BEGIN Exercise inputs
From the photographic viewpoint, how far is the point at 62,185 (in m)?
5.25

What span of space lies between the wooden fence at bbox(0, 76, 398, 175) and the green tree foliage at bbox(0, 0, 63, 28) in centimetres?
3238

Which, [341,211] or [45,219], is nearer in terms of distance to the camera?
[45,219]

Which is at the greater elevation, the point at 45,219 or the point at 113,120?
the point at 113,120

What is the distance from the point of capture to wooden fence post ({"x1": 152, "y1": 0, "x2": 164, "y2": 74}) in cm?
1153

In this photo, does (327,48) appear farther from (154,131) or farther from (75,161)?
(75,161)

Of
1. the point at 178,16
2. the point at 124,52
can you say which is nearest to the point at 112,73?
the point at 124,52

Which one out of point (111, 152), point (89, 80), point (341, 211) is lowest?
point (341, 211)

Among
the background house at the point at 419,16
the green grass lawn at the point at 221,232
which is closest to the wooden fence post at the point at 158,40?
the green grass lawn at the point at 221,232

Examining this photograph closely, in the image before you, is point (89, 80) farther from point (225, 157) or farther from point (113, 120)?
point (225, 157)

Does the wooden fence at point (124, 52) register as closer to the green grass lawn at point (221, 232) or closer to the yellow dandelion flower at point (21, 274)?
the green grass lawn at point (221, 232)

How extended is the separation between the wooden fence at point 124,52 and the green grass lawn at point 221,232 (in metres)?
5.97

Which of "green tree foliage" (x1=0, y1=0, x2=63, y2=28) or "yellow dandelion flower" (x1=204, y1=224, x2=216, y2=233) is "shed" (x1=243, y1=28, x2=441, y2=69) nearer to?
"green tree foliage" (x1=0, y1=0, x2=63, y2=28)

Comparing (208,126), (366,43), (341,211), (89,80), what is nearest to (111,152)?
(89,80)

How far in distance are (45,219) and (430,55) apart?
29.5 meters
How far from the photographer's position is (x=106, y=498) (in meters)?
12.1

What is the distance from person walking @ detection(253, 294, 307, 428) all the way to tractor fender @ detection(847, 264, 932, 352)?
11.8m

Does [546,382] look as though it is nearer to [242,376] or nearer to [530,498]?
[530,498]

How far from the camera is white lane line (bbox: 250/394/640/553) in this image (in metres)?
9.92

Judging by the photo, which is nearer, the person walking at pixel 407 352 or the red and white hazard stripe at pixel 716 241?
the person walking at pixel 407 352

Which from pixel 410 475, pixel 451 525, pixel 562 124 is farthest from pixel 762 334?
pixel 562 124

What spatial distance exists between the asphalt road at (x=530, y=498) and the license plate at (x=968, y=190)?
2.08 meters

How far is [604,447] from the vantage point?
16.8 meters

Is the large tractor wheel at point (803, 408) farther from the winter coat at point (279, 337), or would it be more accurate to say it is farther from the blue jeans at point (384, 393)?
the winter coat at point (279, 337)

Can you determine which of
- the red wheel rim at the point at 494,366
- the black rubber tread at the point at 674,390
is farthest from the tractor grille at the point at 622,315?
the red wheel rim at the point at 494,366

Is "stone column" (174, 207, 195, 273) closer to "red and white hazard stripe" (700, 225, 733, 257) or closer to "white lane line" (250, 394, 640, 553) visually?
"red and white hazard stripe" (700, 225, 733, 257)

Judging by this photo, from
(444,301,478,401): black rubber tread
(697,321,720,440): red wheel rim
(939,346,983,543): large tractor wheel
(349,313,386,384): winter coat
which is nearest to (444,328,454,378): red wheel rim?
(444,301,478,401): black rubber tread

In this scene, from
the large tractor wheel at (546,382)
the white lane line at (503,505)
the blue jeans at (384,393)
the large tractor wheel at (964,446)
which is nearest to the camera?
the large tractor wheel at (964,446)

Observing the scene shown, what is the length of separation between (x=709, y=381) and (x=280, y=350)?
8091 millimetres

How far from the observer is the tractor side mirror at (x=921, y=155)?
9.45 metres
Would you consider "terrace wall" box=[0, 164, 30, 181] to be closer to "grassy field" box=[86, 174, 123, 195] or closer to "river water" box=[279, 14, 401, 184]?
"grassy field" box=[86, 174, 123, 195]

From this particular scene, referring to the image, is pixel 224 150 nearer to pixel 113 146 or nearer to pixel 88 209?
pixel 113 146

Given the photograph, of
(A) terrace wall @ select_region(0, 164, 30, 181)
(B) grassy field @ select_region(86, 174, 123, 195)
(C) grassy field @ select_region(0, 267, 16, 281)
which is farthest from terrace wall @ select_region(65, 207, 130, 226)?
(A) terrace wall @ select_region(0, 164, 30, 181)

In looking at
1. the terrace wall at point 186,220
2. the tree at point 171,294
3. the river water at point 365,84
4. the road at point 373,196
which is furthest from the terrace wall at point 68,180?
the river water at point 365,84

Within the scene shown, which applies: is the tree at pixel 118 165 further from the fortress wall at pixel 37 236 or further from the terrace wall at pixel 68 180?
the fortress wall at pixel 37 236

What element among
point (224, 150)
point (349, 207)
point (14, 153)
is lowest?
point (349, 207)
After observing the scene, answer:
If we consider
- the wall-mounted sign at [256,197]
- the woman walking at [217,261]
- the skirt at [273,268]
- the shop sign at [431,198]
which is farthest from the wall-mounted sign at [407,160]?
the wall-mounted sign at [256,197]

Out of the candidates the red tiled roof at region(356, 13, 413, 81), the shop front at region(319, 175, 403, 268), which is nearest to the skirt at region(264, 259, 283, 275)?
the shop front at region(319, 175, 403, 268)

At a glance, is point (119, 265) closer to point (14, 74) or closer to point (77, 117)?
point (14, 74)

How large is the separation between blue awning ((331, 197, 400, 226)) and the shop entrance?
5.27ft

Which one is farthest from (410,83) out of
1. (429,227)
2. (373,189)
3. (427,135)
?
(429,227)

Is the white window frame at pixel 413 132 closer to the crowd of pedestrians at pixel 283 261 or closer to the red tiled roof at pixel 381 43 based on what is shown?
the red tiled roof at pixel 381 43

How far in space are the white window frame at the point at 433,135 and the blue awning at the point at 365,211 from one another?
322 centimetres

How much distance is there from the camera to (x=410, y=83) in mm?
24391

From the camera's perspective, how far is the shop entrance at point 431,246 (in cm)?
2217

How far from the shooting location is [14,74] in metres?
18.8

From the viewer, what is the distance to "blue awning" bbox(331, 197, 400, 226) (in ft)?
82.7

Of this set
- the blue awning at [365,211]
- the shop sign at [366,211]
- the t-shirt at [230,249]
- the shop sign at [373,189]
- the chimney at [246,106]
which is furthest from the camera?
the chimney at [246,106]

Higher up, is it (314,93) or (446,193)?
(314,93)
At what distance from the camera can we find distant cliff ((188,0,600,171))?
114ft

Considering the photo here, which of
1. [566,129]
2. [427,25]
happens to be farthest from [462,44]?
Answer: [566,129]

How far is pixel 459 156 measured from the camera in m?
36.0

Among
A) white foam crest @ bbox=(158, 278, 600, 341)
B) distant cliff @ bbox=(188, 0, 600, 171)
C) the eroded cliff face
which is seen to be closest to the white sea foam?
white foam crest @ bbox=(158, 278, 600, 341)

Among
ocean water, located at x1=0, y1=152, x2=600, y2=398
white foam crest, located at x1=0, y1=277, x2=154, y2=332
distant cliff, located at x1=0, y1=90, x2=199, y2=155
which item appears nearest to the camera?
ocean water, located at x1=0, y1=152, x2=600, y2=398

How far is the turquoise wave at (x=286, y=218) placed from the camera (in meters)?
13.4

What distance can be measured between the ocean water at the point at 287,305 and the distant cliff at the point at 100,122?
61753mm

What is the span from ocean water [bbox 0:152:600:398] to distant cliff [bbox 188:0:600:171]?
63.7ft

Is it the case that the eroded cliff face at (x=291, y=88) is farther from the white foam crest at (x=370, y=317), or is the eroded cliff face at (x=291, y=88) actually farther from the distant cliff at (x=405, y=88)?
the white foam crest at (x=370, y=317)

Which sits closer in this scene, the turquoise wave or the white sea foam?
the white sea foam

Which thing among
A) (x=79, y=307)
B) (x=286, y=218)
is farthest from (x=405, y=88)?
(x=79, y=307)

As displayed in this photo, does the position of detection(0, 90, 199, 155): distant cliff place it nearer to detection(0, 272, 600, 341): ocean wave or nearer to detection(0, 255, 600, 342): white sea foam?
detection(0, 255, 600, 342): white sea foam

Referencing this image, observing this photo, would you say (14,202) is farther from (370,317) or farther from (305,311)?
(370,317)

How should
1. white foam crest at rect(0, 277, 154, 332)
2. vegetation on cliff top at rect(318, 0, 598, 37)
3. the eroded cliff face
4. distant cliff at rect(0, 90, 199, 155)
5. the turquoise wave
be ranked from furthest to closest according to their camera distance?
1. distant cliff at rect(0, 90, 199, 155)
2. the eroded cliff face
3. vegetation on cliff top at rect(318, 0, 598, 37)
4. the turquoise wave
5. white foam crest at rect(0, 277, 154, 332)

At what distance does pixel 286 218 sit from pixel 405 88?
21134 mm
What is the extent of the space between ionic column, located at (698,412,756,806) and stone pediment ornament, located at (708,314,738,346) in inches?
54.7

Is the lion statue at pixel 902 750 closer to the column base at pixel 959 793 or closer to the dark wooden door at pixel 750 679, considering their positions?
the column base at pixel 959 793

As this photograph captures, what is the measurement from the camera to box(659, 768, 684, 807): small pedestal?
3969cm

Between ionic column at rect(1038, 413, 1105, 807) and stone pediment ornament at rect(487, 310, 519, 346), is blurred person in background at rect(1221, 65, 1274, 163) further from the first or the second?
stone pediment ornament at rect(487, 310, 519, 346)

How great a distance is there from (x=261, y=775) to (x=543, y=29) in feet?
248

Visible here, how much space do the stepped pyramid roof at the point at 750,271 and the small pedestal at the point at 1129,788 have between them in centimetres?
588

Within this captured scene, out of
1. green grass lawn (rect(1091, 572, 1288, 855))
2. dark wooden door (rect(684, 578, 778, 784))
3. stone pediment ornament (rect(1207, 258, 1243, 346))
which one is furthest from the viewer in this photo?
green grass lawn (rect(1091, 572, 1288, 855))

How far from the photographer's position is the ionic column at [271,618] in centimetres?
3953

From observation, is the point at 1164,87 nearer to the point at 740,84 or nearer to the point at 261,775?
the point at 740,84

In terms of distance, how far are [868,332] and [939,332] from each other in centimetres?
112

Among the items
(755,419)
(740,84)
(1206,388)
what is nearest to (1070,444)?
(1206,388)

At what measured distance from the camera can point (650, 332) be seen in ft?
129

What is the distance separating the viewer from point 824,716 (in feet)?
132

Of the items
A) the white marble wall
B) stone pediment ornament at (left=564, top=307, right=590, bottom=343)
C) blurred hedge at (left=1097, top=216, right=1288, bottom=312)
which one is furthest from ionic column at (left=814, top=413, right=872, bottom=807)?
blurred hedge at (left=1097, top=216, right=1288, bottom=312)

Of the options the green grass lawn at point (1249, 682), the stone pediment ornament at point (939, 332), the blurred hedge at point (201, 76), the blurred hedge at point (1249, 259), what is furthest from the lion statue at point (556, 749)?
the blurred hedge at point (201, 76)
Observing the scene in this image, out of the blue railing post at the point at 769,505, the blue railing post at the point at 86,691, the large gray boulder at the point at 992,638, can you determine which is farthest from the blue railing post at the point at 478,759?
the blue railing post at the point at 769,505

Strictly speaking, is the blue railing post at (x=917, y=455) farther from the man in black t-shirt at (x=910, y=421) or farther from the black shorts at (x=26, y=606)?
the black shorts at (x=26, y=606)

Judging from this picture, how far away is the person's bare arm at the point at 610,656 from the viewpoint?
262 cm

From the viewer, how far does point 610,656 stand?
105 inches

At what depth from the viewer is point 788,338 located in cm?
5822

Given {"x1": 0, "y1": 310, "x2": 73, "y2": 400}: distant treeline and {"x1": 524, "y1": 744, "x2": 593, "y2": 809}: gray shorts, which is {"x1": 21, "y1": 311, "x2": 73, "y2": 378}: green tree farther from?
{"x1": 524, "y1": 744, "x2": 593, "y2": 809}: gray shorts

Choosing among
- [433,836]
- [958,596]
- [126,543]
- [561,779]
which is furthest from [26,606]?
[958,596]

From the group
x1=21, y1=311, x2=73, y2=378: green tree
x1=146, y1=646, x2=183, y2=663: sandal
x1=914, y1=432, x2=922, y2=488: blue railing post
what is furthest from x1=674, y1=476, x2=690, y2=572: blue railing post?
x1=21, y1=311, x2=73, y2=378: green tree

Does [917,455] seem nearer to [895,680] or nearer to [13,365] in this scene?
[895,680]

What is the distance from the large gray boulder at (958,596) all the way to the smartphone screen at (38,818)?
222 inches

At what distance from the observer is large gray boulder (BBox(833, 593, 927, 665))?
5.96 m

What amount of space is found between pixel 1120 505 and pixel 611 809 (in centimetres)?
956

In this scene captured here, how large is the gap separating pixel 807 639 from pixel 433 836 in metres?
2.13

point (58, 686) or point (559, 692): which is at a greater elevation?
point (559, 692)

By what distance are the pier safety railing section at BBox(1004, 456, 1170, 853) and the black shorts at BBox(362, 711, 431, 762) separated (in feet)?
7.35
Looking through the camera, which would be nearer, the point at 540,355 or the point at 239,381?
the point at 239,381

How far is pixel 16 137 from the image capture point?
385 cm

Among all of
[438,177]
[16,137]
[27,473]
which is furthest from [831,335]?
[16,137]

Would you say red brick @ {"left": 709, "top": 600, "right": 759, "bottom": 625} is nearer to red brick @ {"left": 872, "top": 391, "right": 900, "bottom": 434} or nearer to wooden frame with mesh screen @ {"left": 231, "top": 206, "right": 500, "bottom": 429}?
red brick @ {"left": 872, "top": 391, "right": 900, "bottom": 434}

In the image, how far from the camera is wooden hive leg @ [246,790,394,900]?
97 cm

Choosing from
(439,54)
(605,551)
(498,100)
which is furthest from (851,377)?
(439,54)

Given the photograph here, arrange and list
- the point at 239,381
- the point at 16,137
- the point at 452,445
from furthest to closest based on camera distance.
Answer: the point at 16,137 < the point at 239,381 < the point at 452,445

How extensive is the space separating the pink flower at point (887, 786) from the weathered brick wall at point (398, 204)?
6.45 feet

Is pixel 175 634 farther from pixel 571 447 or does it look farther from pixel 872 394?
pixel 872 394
END Exercise inputs
== What the task requires ==
Can you copy, unchanged, the stretch of the items above from the line containing "Is pixel 175" through the end of the items?

== Solution to this exercise ==
Is pixel 175 634 farther from pixel 571 447 or does it look farther from pixel 872 394?
pixel 872 394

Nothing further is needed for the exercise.